"How to win the Bermuda Bowl with me"よんでようやくPass/Double inversionの全貌がわかった。
ありがとうMeckstroth。
まえこれに関する記事を書いたけど、ちょっと足りてなかった。あれは既知のスーツが一つもないときの使い方。
We Vulで
ハンド①
KT52
AK87
QJ97
K
オークションは
1C* 2C 2S** 5C;
?
*STR
**S5+ 8+
みたいにフォーシングシチュエーションで回ってきて、ビッドの意味が
5S=フィット有りスラム興味なし
X=サポートあるけど流した方がいいかも
P=ダブル付きで終えたい/スラム興味あり
というように、太文字のところが交換=inversionされてる。でPは普通の手ならXに繋げることを要求、続けたらスラムに興味ある感じ。
ちなみにMeckstrothは取り決めに従いこの手でダブル、Meckstrothが"describe our hand perfectly"という通り完璧にハマってる。
この時Rodwellは
J9743
QJ43
K64
J
で当然パスして流れ。
PDi=Pass/Double inversionの取り決めなければ5Sもダブルもそれほどぴったりではなく、ふんわりとパスだろうか。そこでPDiを導入しとくとWe Vulなら5Sバッチリみたいな
ハンド②
AJxxxx
xx
Axx
xx
みたいな手は気兼ねなく5S置けていいし、何よりダブルが来たら絶対サポートあるのは心強い。
この取り決めのいけてるところは2つ。
まずひとつ目がわかりやすい。
PDiがない人もパスに必ずサポートがあるという取り決めにすれば良いのかもしれないけど、そんな運用できるんだっけ?
もちろんそう決めとけばいいといえばそうなんだけど、PDiない人の5C直後のパスって広義のテイクアウトでしょ。
例えばWe Vulで
ハンド③
Kx
AKxx
KQxxx
Jx
を1NTで開けてみんなナチュラルに
1NT 2C 3S 5C;
と進むと、普通の取り決めならこちらになんかコントラクトあることを目指して、パートナーの次のアクション頼みでパスする事多いんじゃない。
でそれってハンド②を持ってる人は
ハンド④
KQx
AKx
Kxxxx
Jx
とか、ハンド①とかと区別つくんだっけっていう。①②なら5S、③②なら5D、④②なら5Sがベスコンだけど、ねえっていう。
PDiがあればとりあえず①②と④②は5Sにたどり着けて、③②は5Cxの期待値プラスを持って帰れるという。結局ハンド③みたいなやつは流石に人間じゃ当てもんの世界になるから、フィットを示しましょうってのは有り寄りの有り。
ふたつめ目はレスポンダー(アドバンサー?)のアクションが楽。
ブリッジって基本はオープナーの方が強いから、5Cをマジダブりたいって手はそんな無いと思うから、なんか入れ込むのは理にかなってる。
そこでPDiを導入する事で、向こう側のplaying strengthを示すことが出来るから。
例えばPDiがない人たちはハンド①
KT52
AK87
QJ97
K
と
ハンド⑤
AJxxxx
xx
AKxx
x
がいる時って、
1C* 2C 2S 5C;
P** P 5D P;
?
*STR
**広義のT/O
で6Dって上げられるんだっけ。
5Dはもしかしたら
Axxxx
x
KTxxx
xx
でよくわからんからハンドと約束に従ってテイクアウトしただけかもしれないもんね。
PDiない人でもハンド⑤を持って5NTとか6Dで捌くことは出来る。

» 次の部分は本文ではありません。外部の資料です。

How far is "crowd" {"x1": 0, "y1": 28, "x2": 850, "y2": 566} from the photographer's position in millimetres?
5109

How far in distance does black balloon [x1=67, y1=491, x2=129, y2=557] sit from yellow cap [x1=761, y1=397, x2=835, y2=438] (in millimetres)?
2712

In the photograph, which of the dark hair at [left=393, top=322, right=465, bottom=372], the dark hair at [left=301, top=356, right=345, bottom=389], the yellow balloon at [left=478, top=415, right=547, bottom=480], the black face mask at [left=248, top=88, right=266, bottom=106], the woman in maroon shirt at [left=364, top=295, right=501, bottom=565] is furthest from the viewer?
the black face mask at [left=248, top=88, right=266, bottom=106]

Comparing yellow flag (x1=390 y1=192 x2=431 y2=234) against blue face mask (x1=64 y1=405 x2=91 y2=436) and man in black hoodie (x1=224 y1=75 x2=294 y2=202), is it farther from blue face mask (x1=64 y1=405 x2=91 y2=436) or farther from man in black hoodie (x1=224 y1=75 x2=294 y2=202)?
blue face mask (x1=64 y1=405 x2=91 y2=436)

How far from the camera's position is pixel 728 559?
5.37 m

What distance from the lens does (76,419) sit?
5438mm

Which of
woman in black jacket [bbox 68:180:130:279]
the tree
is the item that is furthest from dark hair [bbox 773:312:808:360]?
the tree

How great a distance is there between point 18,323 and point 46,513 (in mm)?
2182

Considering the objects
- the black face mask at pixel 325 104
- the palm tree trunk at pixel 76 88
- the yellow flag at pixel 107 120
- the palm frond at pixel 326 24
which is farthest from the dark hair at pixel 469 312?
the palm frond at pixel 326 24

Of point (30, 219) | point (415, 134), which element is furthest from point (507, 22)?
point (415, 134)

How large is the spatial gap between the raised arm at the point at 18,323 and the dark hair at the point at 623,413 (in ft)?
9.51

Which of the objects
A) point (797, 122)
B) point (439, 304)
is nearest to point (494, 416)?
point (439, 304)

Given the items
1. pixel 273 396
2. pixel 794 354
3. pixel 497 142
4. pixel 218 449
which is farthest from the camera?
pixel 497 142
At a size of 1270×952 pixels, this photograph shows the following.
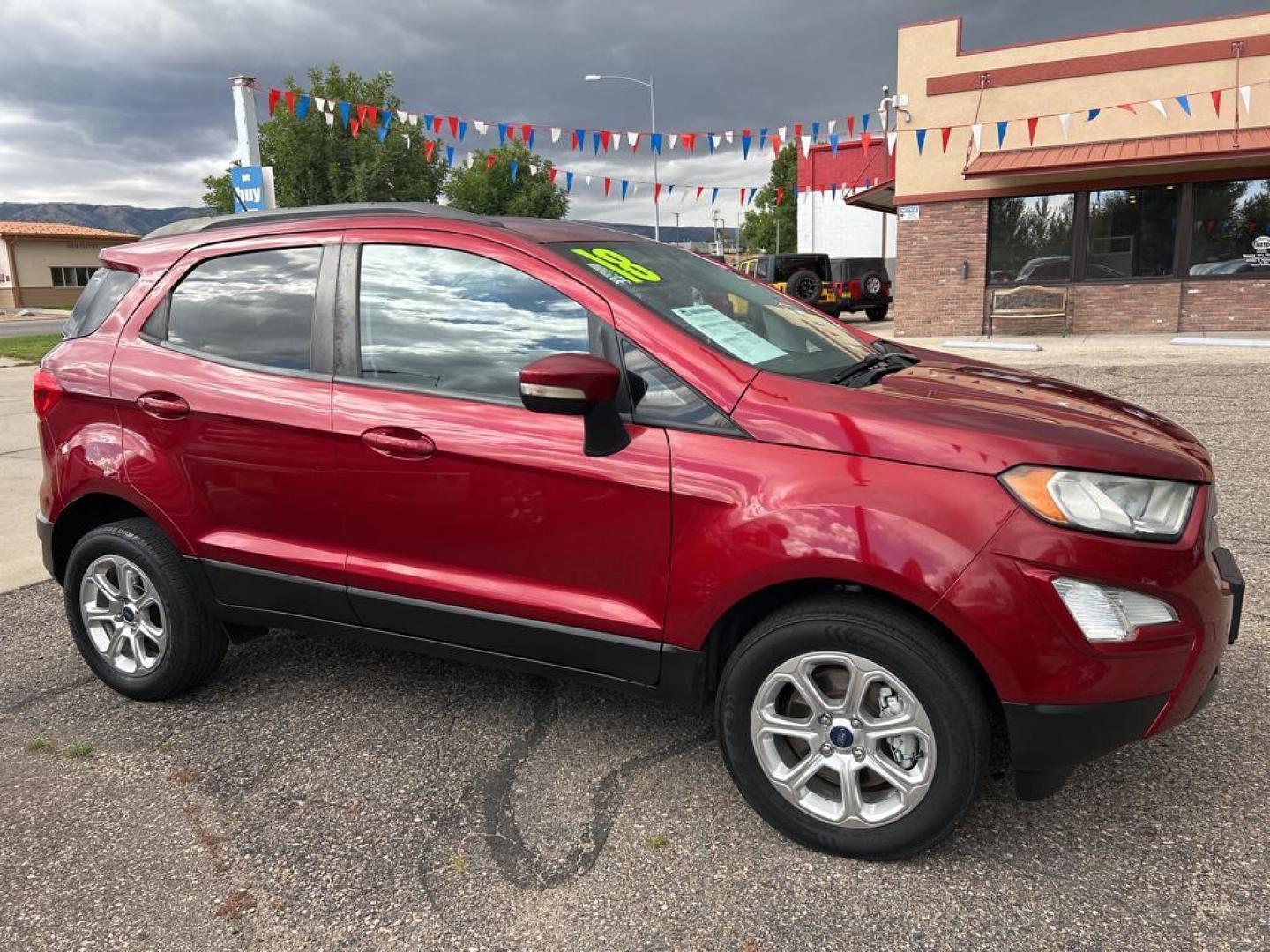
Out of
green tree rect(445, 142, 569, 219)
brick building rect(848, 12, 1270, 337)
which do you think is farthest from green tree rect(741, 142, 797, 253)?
brick building rect(848, 12, 1270, 337)

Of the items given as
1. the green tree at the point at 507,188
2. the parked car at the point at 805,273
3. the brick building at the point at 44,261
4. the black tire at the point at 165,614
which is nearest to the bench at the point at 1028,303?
the parked car at the point at 805,273

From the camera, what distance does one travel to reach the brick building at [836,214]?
36844mm

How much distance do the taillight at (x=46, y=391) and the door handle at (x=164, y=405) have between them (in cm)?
43

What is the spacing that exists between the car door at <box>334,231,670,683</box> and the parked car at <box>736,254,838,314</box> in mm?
19108

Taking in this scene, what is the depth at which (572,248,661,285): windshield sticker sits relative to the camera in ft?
9.34

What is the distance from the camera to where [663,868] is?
2.43 metres

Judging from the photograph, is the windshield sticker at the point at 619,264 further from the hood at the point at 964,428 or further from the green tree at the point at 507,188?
the green tree at the point at 507,188

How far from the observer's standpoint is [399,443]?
2.77 m

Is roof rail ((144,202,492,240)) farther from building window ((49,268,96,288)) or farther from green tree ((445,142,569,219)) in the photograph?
building window ((49,268,96,288))

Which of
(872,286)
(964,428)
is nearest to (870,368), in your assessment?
(964,428)

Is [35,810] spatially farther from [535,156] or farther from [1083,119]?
[535,156]


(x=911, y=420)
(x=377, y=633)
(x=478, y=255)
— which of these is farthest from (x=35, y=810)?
(x=911, y=420)

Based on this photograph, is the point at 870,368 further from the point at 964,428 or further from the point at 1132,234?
the point at 1132,234

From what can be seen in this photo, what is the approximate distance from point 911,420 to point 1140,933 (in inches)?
50.8
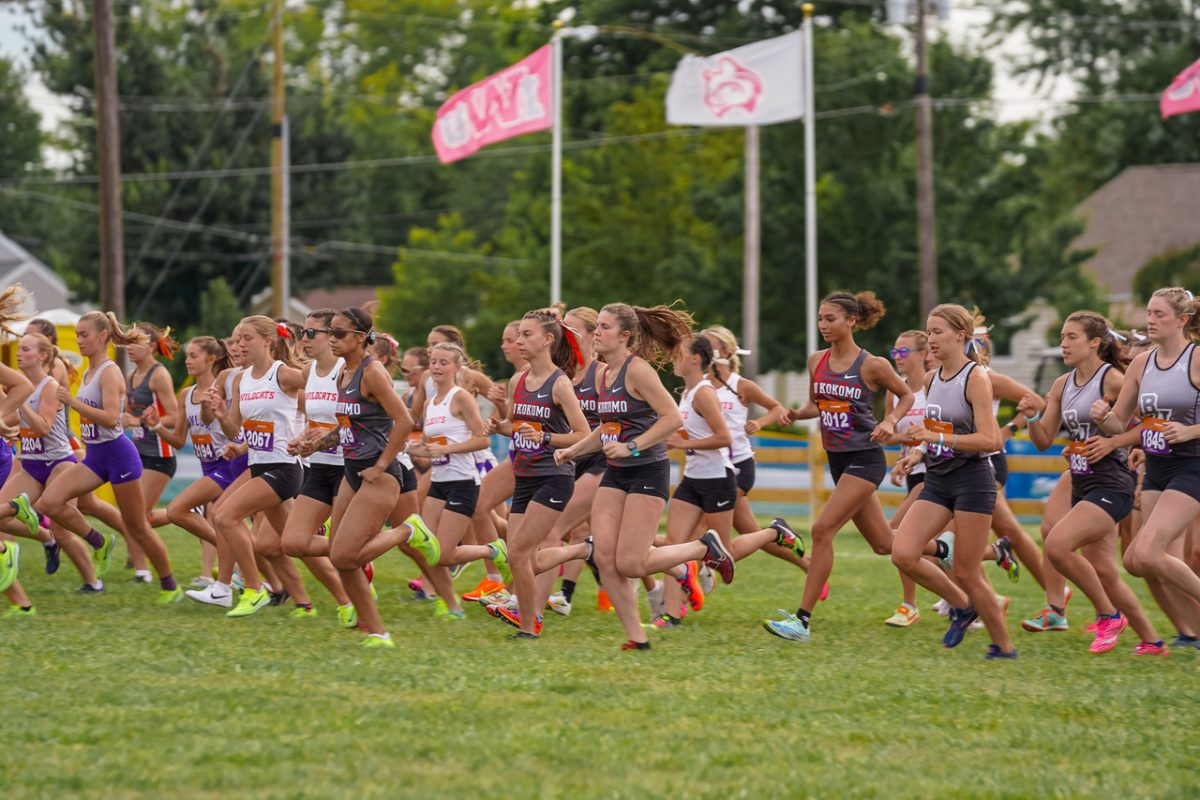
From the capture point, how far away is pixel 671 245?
38.1 meters

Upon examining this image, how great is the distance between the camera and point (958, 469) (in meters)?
9.48

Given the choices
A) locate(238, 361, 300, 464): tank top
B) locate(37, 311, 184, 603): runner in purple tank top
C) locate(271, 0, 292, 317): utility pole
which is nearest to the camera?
locate(238, 361, 300, 464): tank top

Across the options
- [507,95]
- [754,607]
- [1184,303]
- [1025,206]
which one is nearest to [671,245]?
[1025,206]

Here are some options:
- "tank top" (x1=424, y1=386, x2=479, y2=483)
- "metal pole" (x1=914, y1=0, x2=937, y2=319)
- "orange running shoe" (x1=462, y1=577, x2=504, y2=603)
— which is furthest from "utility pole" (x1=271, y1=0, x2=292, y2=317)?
"orange running shoe" (x1=462, y1=577, x2=504, y2=603)

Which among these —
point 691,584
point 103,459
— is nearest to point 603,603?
point 691,584

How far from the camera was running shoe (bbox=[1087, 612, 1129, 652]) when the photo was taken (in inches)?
411

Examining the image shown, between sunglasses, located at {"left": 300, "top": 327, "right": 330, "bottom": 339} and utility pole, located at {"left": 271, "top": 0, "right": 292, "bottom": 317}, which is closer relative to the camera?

けど、僕にはちょうど相談したいくらいに見えるな。なにせ広義のテイクアウトってのが広いんだもの。
バッと書いたけど非常に有用なコンベンションだと思う。
注意したいのは、このビッドの開発者がビッグクラブだということ。介入に弱いシステムをなんとかする取り組みの中で生まれたと理解すべきで、2/1ワールドに暮らす人にとってどれくらい使いやすいかは未検証。
あとはフォーシングシチュエーションをどう定義するかだけど、2/1みたいな明らかなGFが来てない場合、冒頭にリンク貼ったのPDiの記事で書いたように「相手スーツのキュービッドかRKC、その他ジャンプしたアクションだけ」と決めとくのがいいと思う。
SPLはフォーシングシチュエーションから外す流派の人もいる、そこはお好みでどうぞ。
-----
ドラフト杯期間、全然記事書いてないかと思ったけど、結構書いてる上に割と面白いのもあって良いじゃん。
-----
追記
p122
1C* 3D 3S 5D;
P
これはPDi、いかにも。
p152
1D P P X;
2C 2D 4D 4S;
5D X
これはペナルティらしい。フィットがわかってる時はPassがプレイに前向き、ダブルが後ろ向き。